Classic Video Denoising in a Machine Learning World: Robust, Fast, and Controllable
Xin Jin, Simon Niklaus, Zhoutong Zhang, Zhihao Xia, Chunle Guo, Yuting Yang, Jiawen Chen, Chongyi Li
TL;DR
The paper tackles robust video denoising under diverse real-world noise by decoupling noise analysis from denoising through a hypernetwork that predicts per-input, spatially varying parameters for a traditional Wiener temporal fusion and bilateral Laplacian pyramid denoiser. This differentiable integration preserves the reliability and speed of classic methods while offering user control and improved generalization. Key contributions include a noise-profiling module using an anchor-frame strategy with consistency constraints, a parameter-predicting network that drives a spatially adaptive denoiser, and an augmentation pipeline based on AWGN with H.264 transcoding that enhances performance on unseen noise patterns. The approach yields robust, real-time video denoising suitable for professional editing workflows and demonstrates strong quantitative and qualitative gains on the CRVD benchmark and real footage, with practical insights into deployment and limitations.
Abstract
Denoising is a crucial step in many video processing pipelines such as in interactive editing, where high quality, speed, and user control are essential.
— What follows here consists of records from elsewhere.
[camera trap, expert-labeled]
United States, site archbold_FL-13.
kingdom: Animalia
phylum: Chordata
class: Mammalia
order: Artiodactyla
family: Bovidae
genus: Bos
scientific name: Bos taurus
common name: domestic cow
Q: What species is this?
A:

While recent approaches achieve significant improvements in denoising quality by leveraging deep learning, they are prone to unexpected failures due to discrepancies between training data distributions and the wide variety of noise patterns found in real-world videos. These methods also tend to be slow and lack user control. In contrast, traditional denoising methods perform reliably on in-the-wild videos and run relatively quickly on modern hardware. However, they require manually tuning parameters for each input video, which is not only tedious but also requires skill. We bridge the gap between these two paradigms by proposing a differentiable denoising pipeline based on traditional methods. A neural network is then trained to predict the optimal denoising parameters for each specific input, resulting in a robust and efficient approach that also supports user control.